Everyone is searching for a TV that ticks all the boxes: value, picture quality, usability.
And the Hisense Roku TV comes damn close to nailing the criteria.
Hisense is a Chinese manufacturer that started out doing radios in the sixties while Roku is well-known for its streaming sticks with a simple-to-use operating system.
Blending the two together means you get affordable hardware alongside well-presented software. It’s a pretty compelling mix if you’re just looking for a new TV without all the hyperbole and marketing of the top-tier sets.
The version I’ve been testing is the 50-inch model – provocatively titled ‘R50B7120UK’ – but it also comes in 43, 55 and 65-inch screen sizes.

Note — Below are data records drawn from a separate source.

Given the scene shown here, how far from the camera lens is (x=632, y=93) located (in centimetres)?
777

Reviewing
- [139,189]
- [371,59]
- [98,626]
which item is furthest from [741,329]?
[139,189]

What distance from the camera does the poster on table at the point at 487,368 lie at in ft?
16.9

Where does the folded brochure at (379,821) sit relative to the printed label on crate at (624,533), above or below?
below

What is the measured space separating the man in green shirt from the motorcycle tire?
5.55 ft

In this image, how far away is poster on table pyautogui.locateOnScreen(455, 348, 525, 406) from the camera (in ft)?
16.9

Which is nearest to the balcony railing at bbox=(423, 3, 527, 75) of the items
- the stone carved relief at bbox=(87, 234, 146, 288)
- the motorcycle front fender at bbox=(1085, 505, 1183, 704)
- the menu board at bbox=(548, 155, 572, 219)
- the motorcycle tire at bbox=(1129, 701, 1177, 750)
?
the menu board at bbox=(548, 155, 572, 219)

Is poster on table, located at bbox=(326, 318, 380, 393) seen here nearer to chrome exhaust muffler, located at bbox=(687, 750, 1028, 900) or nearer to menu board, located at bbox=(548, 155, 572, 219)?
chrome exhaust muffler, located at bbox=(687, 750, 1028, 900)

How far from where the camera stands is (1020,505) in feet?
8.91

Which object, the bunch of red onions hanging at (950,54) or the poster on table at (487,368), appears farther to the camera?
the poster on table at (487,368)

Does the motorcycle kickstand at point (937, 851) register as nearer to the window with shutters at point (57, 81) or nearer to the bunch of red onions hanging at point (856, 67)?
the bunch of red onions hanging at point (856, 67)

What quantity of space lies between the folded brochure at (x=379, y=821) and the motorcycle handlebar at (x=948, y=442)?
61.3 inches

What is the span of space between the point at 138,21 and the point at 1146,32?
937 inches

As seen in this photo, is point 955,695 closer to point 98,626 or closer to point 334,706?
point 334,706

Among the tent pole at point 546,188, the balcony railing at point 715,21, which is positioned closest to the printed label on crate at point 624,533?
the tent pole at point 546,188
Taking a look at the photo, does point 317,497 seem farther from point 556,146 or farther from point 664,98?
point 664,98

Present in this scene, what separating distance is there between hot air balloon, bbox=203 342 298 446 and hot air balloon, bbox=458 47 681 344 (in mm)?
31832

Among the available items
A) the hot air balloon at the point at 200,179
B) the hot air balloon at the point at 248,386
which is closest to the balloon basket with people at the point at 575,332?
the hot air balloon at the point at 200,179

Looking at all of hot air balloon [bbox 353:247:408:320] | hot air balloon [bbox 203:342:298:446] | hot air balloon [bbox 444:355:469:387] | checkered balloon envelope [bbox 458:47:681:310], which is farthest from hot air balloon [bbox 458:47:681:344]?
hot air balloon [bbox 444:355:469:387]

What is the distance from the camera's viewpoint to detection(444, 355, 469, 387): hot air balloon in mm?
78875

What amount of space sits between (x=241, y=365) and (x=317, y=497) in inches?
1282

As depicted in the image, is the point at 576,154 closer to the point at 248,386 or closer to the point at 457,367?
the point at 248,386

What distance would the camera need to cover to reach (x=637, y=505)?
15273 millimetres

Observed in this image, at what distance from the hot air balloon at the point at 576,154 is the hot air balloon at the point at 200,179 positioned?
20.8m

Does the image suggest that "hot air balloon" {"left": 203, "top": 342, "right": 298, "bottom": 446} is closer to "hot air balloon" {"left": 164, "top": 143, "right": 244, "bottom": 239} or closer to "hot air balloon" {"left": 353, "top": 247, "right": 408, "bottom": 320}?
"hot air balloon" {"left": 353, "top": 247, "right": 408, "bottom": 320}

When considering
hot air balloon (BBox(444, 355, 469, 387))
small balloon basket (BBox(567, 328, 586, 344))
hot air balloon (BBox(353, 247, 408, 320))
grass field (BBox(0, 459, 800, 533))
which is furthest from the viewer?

Here’s how the pricing stacks up:
Now, there’s some obvious stuff to point out straight after the pricing info. The Hisense Roku TV doesn’t have the build quality of something like a £1,000 Samsung or Sony telly. The bezels, attachable feet and remote are all a bit plasticky and the TV doesn’t feel like it would survive too many accidental knocks and bumps.
It also doesn’t have the bells and whistles – there’s no Dolby Atmos, contrast can be a bit wonky and the detail gets lost a bit if you’re watching really dark content. Furthermore, viewing angles aren’t the best so if you’re settling down to watch something, you want to be as central as possible.
You may also see a little bit of lag when it comes to controls. I found hitting the volume buttons on the remote translated to a fractional delay on translating to the set so I may accidentally over or under compensate.
But really, as soon as the show starts you’re going to stop worrying about the lag and looking at the plastic bezel because you’re concentrating on the picture. And the Hisense hits the mark for an LCD panel (as opposed to a pricey OLED display where each individual pixel is lit from behind).
This is a fully 4K-capable set that boasts high dynamic range (HDR) certification. It’s bright and detailed but the settings skew slightly towards a colourful, dynamic picture style that offsets the fact the contrast isn’t as good as you’d find on a higher-priced set. Colours pop and there’s plenty of vibrancy, but it struggles just a touch with both light and dark on the screen together. The blacks aren’t as deep as OLED but things like skin tone and bright colour tones come through really well.
All that being said, the picture quality is extremely impressive for a £379 TV. I feel Hisense may have dispensed with things like build quality to focus on making the actual panel as good as it can be. I was extremely impressed while viewing and pretty soon couldn’t even notice any discrepancies.
If the hardware is perfectly serviceable, then it’s the Roku software that really makes this device sing.
The interface is simple and intuitive with easy navigation through the wide variety of content choices available. You can configure your home feed with shortcuts to your most-used services and even though there’s a lot of stuff there, it doesn’t ever feel cluttered, overloaded or sluggish. The remote control also has some handy shortcut buttons for the most used services for even faster access. If you really want to, you can use the Roku smartphone app on your phone as a remote as well.
The Roku TV has almost every streaming service you could want available on its platform. There’s Netflix, YouTube, Apple TV+, Amazon Prime, Disney+, Now TV, Freeview Play, iPlayer and many, many more. Roku even has its own channel you can access for free movies and shows. There’s no need to plug anything into this screen even if you do have an Amazon Fire Stick or Google Chromecast.
Speaking of plugging things in, there’s the usual assortment of ports around the back. There are three HDMI slots, one of which is an HDMI ARC connector for plugging in soundbars such as the new Sonos Arc. Elsewhere you’ll find a USB port and an optical audio port for boosting the sound the old-fashioned way. The Roku TV also does what the new iPhones can’t – by providing a headphone jack if you’re so inclined.
There’s no Bluetooth options for connecting wireless headphones but Roku does have a neat feature on its app called Private Listening. When activated, it channels the audio from the TV through your phone which can connect to headphones and gives you the chance to listen to your content without disturbing anyone else in the house.
The sound output from the TV itself is totally sufficient thanks to its two 7-watt drivers. I don’t have the largest living room in the world so it was able to fill it with sound. You can choose from audio presets like ‘Theatre’ but I didn’t notice much difference to be honest. I’d still recommend adding a soundbar for a bit of extra punch if you’ve got the budget for it.
Even though I can pick at a few of the Hisense Roku TV’s failings, there’s no getting away from just how good a package it is for the price. It focuses on all the right things and ignores all the irrelevancies. The display is absolutely top notch for the price, the usability is just about the best I’ve ever experienced and the wealth of content on offer is astounding.
Yes, if you’ve got a bit more cash to burn then Samsung’s QLED or Sony’s Bravia screens look noticeably better. But Hisense and Roku have teamed up to offer a TV set that just can’t be beaten in terms of value for money.